EXERCICES –
- a) Recopiez fidèlement le passage du récit de l'accident de Sylt : commencez aux mots « Etant Lieutenant et » et arrêtez-vous après « kilomètres de large. ».
- b) Poursuivez le récit de l'accident du Meteor sur l'île d'Amroum à partir de l'endroit où il s'arrête.

Le 23 Juin 1956 était un samedi. Il faisait beau sur l'île de Sylt, au nord de l'Allemagne.


La 4ème Escadrille participait à une période de tir Air/Air du 04 au 28 Juin 1956 sur la grande base ex-Luftwaffe occupée par la RAF depuis 1945. (*)

(*) Depuis 1954, un accord a été passé entre la Force Aérienne Belge et les autorités Britanniques pour que nos escadrilles de chasse puissent s'entrainer aux exercices de tir aériens dans un secteur se trouvant au large de l'île de Sylt, au départ de la "Royal Air Force Station - Sylt", non loin de la ville de Westerland.

 

Etant Lieutenant et Commandant de Flight à la 350, ainsi que PAI (Pilot Attack Instructor), j'avais été envoyé en renfort à la 4ème Escadrille pour la période, qui s'étendait du 04 au 28 Juin.

 

La journée de vol se déroulait jusqu'à midi, puis nous étions en week-end jusqu'au Lundi matin.
Nous comptions aller sur la plage, et pourquoi pas visiter un camp de naturistes (s'il faisait assez chaud ! )

J'avais tôt le matin effectué deux tirs.
Nous partions à deux dans le secteur se trouvant au large de l'île de Amroum (au Sud de Sylt), une île d'une dizaine de kilomètres de long sur cinq kilomètres de large.
Nos Meteor 8 emportaient chacun 50 obus pour deux de nos quatre canons de 20 mm. La mission se faisait à 3000 pieds (1000 mètres), et nous tirions sur la cible remorquée par un autre Meteor F8 avec un angle d'attaque de minimum 10°, normalement entre 600 et 200 yards. Ce n'était pas facile, mais très excitant. Les missions duraient 30 minutes.

A la première mission, nous n'avons pas tiré, la Flag étant U/S. A la deuxième mission, j'avais fait 24/100, ce qui n'était pas trop mauvais comme résultat.

 Le CO de la 4ème Escadrille, le Capitaine Yves Bodart, voulant faire la dernière mission de tir de la journée, m'avait désigné pour être en charge des vols de l'Escadrille.

Le CO dans le Meteor SV-G (EG-171) décolle donc avec son ailier pour aller tirer.
Après une vingtaine de minutes, on me téléphone de la tour pour me dire que le SV-G a atterri en catastrophe sur l'île de Amroum. Je prends les mesures d'urgence en cas d'accident.

Que s'est il donc passé ?

Au cours d'une attaque, le CO Bodart a d'une rafale coupé le câble de la cible.
Celle-ci se trouvait approximativement à 600 yards derrière le remorqueur. La cible mesurait 30 pieds sur 10 pieds de haut. (10 mètres de long sur 3 mètres de haut)
Pour la maintenir droite, elle était fixée à l'avant sur une robuste barre en acier, avec un gros poids de fonte dans le bas, pour la maintenir toute droite.

Extraits de données de questions spatiales –
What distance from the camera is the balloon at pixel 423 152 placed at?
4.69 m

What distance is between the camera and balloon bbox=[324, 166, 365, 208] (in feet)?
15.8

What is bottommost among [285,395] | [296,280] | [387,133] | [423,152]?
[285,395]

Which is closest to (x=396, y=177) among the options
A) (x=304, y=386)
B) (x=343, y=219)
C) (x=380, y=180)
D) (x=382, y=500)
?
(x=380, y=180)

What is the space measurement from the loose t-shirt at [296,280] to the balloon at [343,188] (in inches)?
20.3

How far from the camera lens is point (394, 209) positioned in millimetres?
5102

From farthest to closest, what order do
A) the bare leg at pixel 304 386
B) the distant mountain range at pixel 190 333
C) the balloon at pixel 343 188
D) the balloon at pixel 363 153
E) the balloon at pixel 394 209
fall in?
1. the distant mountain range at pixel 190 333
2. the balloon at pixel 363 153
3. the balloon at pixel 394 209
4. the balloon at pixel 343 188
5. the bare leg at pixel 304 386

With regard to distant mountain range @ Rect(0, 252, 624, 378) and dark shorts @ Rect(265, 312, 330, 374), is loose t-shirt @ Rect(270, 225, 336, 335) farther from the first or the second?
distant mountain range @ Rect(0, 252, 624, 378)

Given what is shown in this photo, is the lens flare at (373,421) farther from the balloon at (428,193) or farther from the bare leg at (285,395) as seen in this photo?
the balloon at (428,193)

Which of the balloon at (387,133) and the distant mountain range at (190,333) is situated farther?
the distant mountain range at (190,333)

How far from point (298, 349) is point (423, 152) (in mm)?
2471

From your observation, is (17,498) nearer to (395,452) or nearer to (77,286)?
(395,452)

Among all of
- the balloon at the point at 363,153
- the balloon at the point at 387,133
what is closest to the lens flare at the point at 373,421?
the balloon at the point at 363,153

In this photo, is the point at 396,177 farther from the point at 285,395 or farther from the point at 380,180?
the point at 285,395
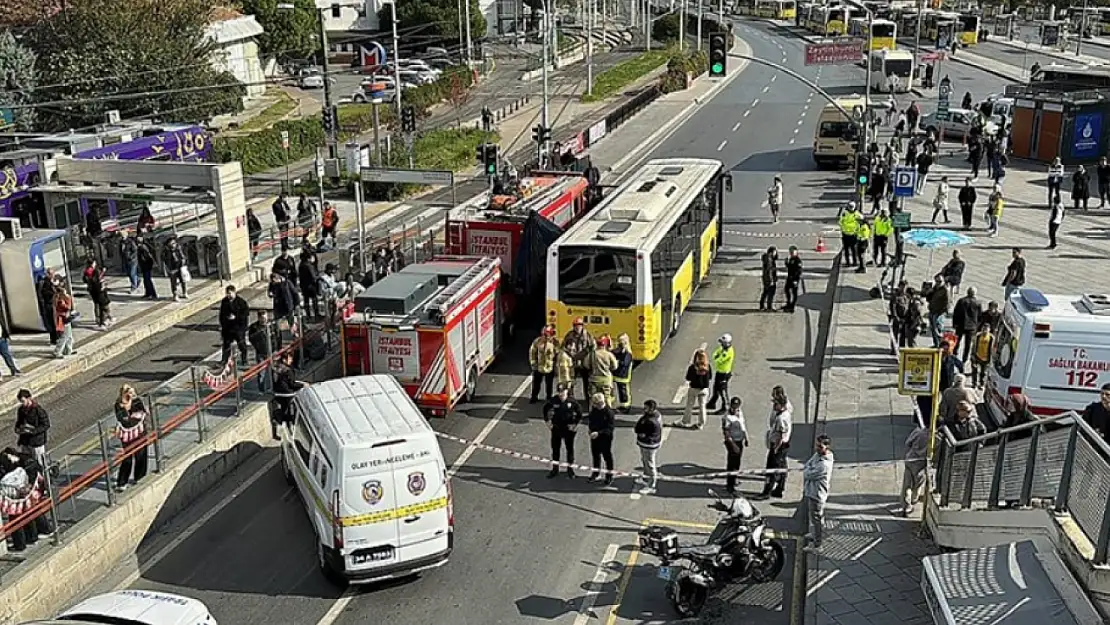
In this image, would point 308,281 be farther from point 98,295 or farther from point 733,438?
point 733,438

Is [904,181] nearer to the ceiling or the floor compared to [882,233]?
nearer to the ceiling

--

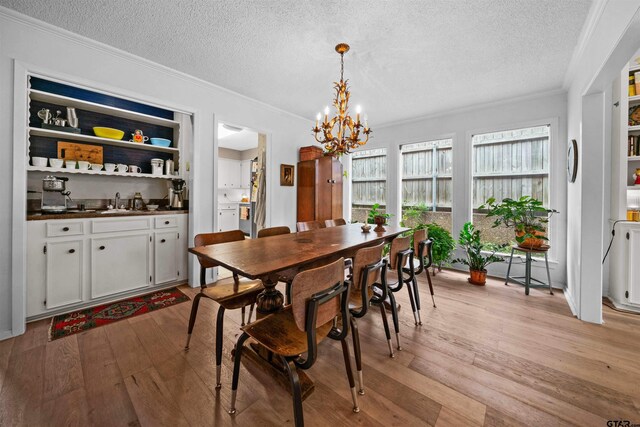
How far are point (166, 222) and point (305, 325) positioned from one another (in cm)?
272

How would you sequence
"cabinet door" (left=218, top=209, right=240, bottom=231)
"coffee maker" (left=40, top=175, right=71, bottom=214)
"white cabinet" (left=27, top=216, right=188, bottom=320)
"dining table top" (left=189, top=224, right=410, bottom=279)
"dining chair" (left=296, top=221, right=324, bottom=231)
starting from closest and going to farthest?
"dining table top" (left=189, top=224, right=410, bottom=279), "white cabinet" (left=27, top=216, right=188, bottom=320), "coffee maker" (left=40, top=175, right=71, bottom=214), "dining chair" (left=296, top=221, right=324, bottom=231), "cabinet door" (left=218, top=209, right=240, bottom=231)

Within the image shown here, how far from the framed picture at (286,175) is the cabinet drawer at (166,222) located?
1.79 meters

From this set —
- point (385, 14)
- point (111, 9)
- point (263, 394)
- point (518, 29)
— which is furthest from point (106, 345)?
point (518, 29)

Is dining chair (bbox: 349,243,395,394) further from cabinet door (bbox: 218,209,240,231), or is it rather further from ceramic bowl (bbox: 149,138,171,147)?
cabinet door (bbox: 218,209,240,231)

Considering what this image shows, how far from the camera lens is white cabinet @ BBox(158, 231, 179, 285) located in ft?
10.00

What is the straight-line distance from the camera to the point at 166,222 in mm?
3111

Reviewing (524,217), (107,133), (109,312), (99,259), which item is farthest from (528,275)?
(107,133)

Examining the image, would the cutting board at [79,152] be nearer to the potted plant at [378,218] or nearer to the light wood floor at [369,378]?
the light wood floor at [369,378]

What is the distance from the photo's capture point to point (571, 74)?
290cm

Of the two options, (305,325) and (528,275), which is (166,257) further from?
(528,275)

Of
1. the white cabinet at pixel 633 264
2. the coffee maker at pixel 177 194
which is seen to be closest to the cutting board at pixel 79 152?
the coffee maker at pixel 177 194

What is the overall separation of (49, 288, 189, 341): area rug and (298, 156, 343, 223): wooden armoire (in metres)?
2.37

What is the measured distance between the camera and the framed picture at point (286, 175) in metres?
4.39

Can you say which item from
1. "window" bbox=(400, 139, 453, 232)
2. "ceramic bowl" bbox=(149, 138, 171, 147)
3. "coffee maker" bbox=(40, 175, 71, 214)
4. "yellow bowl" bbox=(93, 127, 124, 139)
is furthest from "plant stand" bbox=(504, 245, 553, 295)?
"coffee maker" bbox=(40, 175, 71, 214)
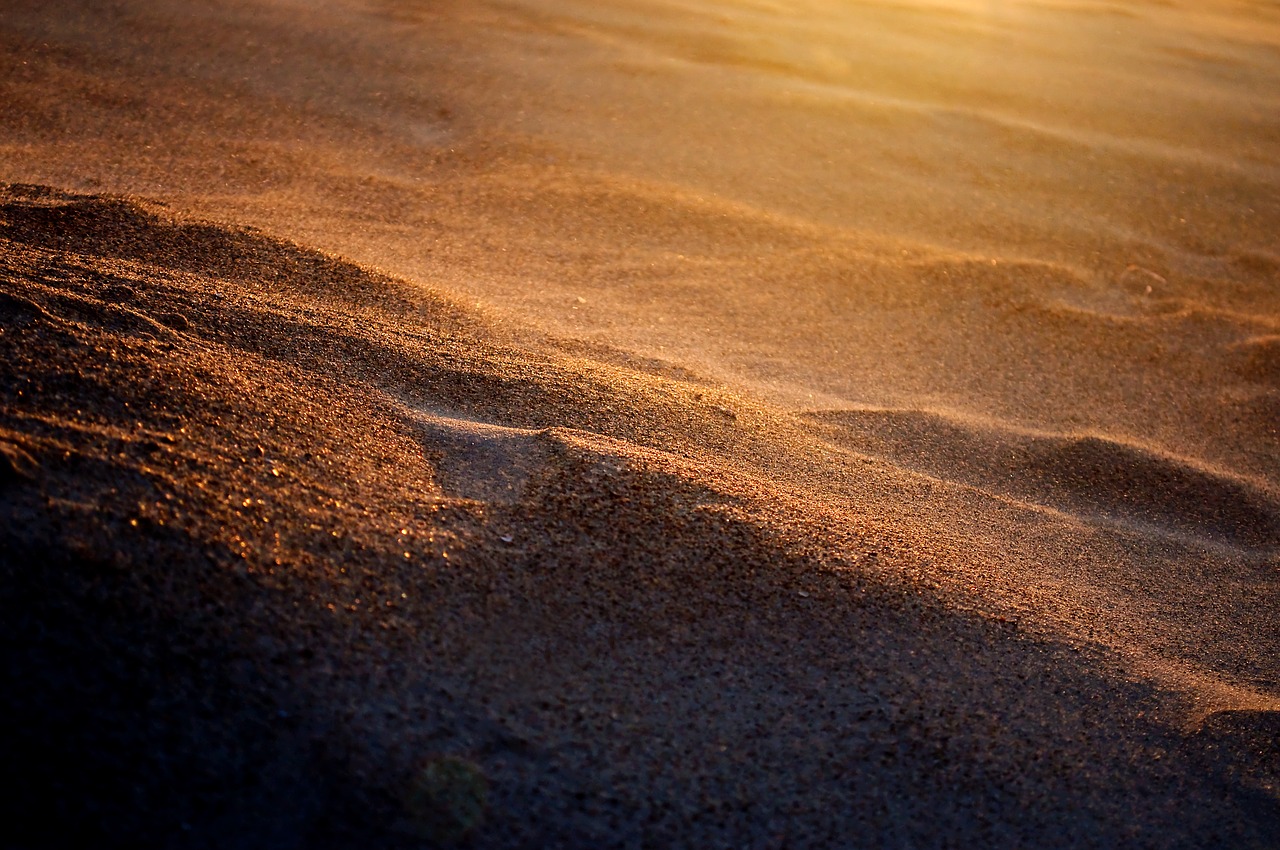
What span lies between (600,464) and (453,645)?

--

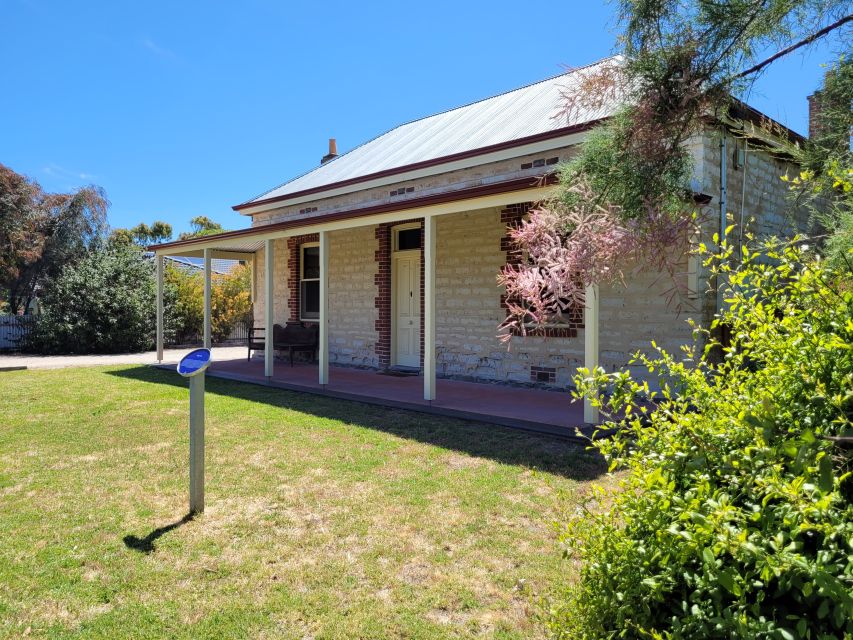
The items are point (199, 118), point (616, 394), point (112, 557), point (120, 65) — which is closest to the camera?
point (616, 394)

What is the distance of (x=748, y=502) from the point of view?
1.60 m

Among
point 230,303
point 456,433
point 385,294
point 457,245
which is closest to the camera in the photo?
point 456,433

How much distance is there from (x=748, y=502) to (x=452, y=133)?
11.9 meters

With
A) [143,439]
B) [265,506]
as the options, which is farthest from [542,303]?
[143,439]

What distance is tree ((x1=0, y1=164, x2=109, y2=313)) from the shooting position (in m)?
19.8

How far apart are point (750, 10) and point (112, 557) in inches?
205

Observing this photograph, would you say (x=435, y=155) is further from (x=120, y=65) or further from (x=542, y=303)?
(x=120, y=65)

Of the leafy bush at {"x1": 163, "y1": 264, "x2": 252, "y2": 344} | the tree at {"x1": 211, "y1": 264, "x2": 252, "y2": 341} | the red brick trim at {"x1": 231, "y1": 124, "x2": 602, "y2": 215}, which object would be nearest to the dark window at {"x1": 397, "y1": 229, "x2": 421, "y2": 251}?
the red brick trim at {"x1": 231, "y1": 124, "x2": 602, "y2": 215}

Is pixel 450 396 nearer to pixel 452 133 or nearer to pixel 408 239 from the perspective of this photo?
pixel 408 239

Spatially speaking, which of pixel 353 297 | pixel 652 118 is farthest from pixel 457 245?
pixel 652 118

RÉPONSES PAR EXERCICE –
- a)
Etant Lieutenant et Commandant de Flight à la 350, ainsi que PAI (Pilot Attack Instructor), j'avais été envoyé en renfort à la 4ème Escadrille pour la période, qui s'étendait du 04 au 28 Juin.

 

La journée de vol se déroulait jusqu'à midi, puis nous étions en week-end jusqu'au Lundi matin.
Nous comptions aller sur la plage, et pourquoi pas visiter un camp de naturistes (s'il faisait assez chaud ! )

J'avais tôt le matin effectué deux tirs.
Nous partions à deux dans le secteur se trouvant au large de l'île de Amroum (au Sud de Sylt), une île d'une dizaine de kilomètres de long sur cinq kilomètres de large.

- b)
Lors des attaques, il était impératif, à la fin de la passe, de dégager au-dessus de la cible; ceci afin de l'éviter dans le cas où elle serait endommagée.

Surpris par la cible arrêtée, suite au câble coupé, le CO a voulu passer en dessous, et l'a heurtée de plein fouet avec son avion.
La barre de la cible est venue tout d'abord toucher la partie avant gauche du fuselage, puis a ensuite brisé la verrière, tout en donnant un bon coup sur la tête du pilote qui, heureusement portait un crash-helmet.
Ensuite la barre s'est encastrée dans le bord d'attaque de l'aile gauche bloquant en partie les commandes des ailerons qui passaient à cet endroit.
La cible fut ensuite emportée par le vent, et tomba en mer.

Heureusement, Yves Bodart était un pilote exceptionnel.
Deuxième chance, il était en vue, et pas trop loin, de l'île de Amrum. Celle-ci avait une magnifique plage sans obstacles, longue de plusieurs kilomètres et large de près d'un kilomètre. Je n'ai jamais vu de plus belle plage.

Le CO, étourdi, ne pouvant plus manoeuvrer son train d'atterrissage, amena son avion à plus ou moins 300 noeuds, pour tâcher de se poser sur la plage. Il y réussi parfaitement.

Quelques minutes après, l'hélico de sauvetage de Sylt, un Bristol Sycamore, arrivait sur les lieux et ramenait Yves Bodart, un peu sonné mais en parfaite santé. Il avait eu une sacré chance ! 

 

Et les problèmes commencèrent.

Comme l'avion avait crashé juste avant le week-end, on ne pouvait s'en occuper avant le Lundi. Les Britanniques nous demandèrent donc de désigner un Sergent et trois hommes pour monter la garde sur la plage à côté de l'avion pendant trois jours.
Quatre personnes furent désignées et envoyées par hélicoptère sur Amroum, avec une tente, et des rations.
Ils s'en allèrent, vraiment pas contents car leur week-end était perdu.

Le Lundi, on parti rechercher nos quatre malheureux Belges exilés depuis trois jours sur une île perdue.
Mais surprise, ils ne voulaient pas revenir, mais plutôt rester de garde encore le temps qu'il fallait !
C'était bien la première fois que des militaires de service ne souhaitaient pas de relève.

Pourquoi ?

Nos hommes étaient arrivés sur une île qui n'avait plus vu de militaires depuis 1954. De plus, c'était le début des vacances et des touristes étaient présents.
Et enfin, un avion qui a atterri sur une plage, ce n'est pas très courant.

En bref nos amis avaient été fêtés et avaient fait la java pendant trois jours autour du Meteor !

 

Heureux temps où les militaires étaient encore aimés et appréciés !

Et l'avion ?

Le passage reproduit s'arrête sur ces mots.